[Exercise brief] Pick out each line below containing "site".

(Items listed in a dataset)
'''

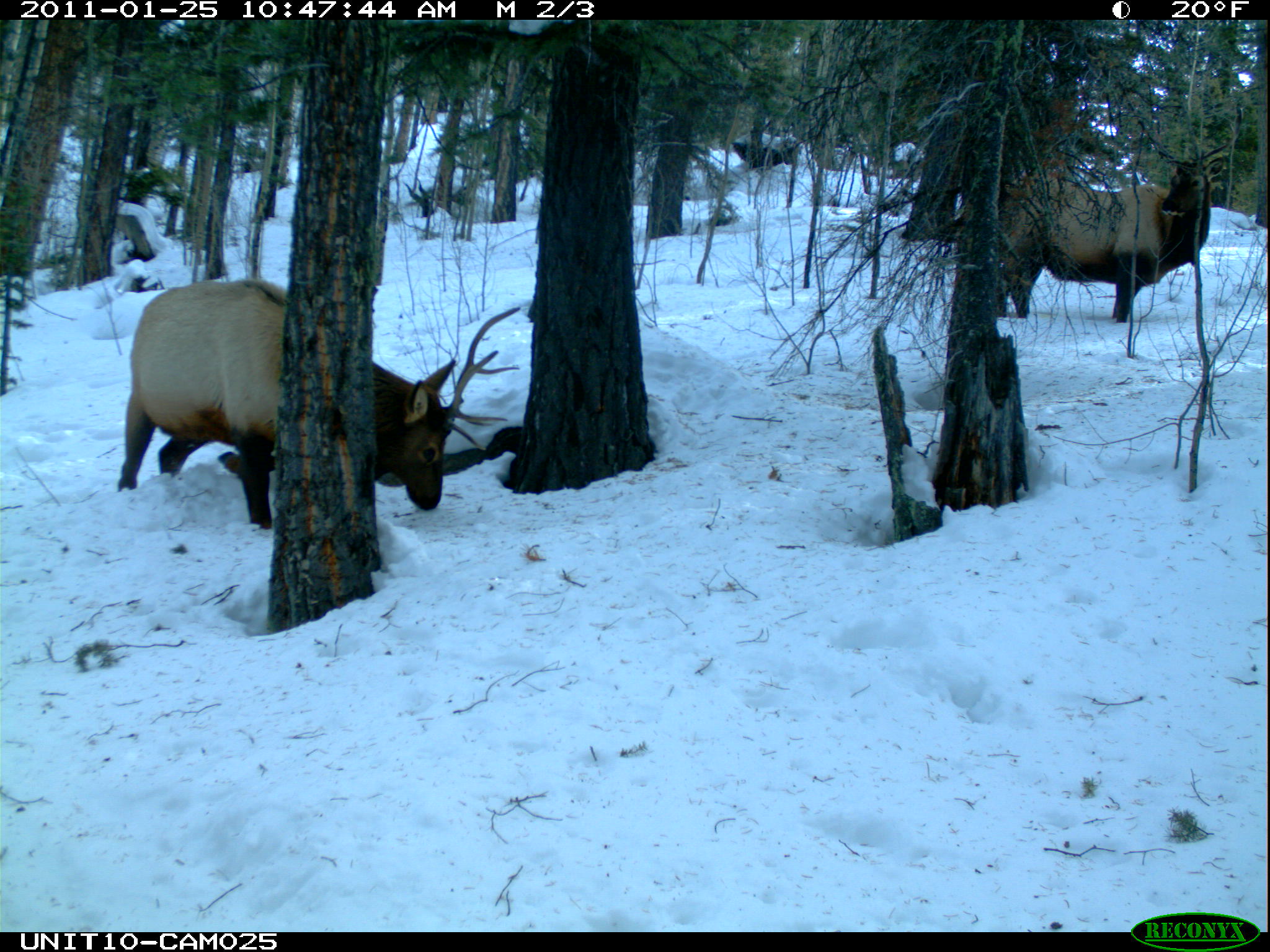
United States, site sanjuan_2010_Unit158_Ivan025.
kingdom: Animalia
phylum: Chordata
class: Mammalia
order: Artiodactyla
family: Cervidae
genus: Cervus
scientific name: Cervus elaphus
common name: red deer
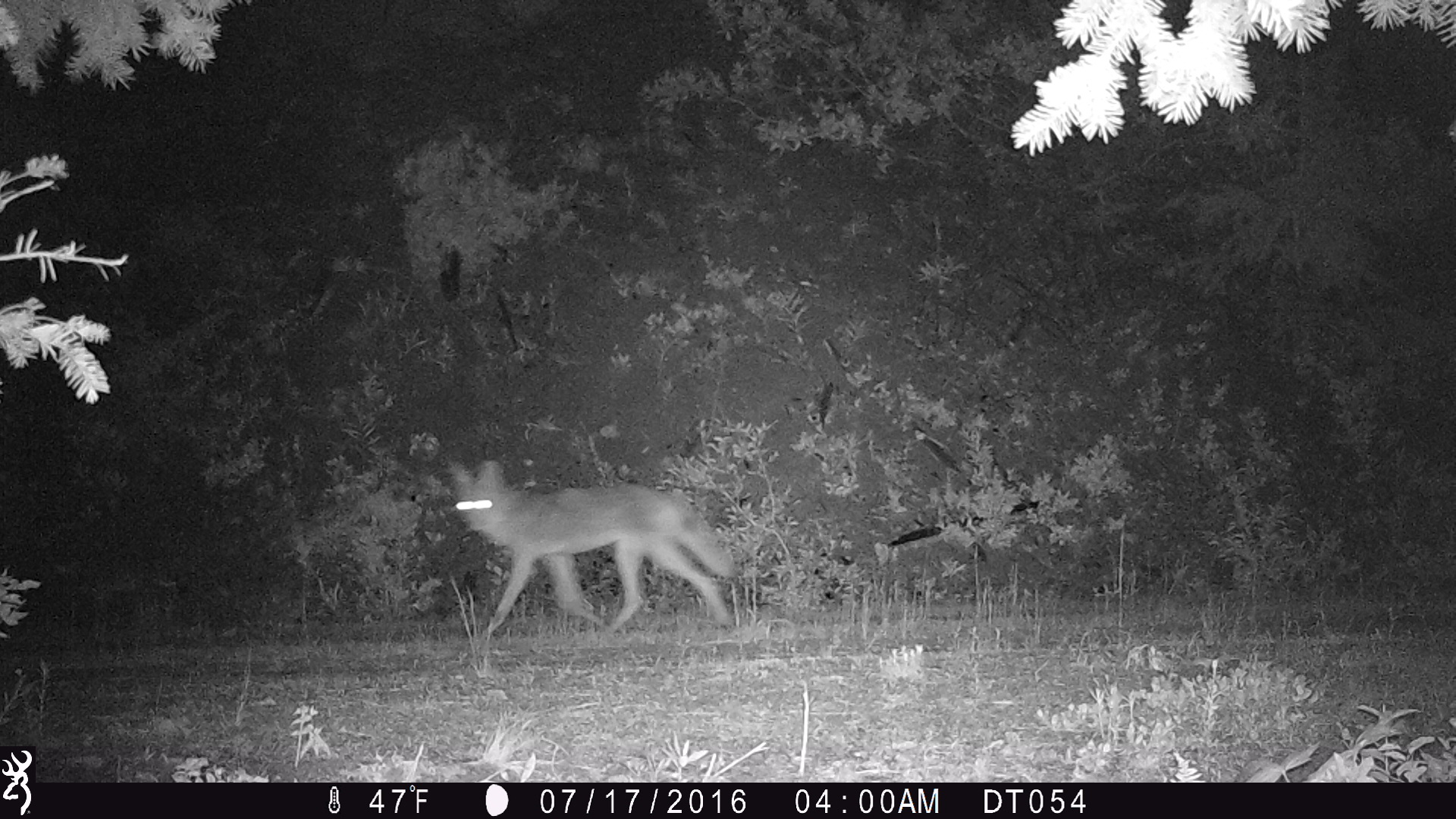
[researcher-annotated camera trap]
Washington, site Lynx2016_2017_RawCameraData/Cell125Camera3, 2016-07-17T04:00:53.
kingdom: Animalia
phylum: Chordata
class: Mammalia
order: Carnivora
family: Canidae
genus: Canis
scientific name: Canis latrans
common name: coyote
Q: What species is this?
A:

'''

[Response to the exercise]
United States, site sanjuan_2010_Unit158_Ivan025.
Washington, site Lynx2016_2017_RawCameraData/Cell125Camera3, 2016-07-17T04:00:53.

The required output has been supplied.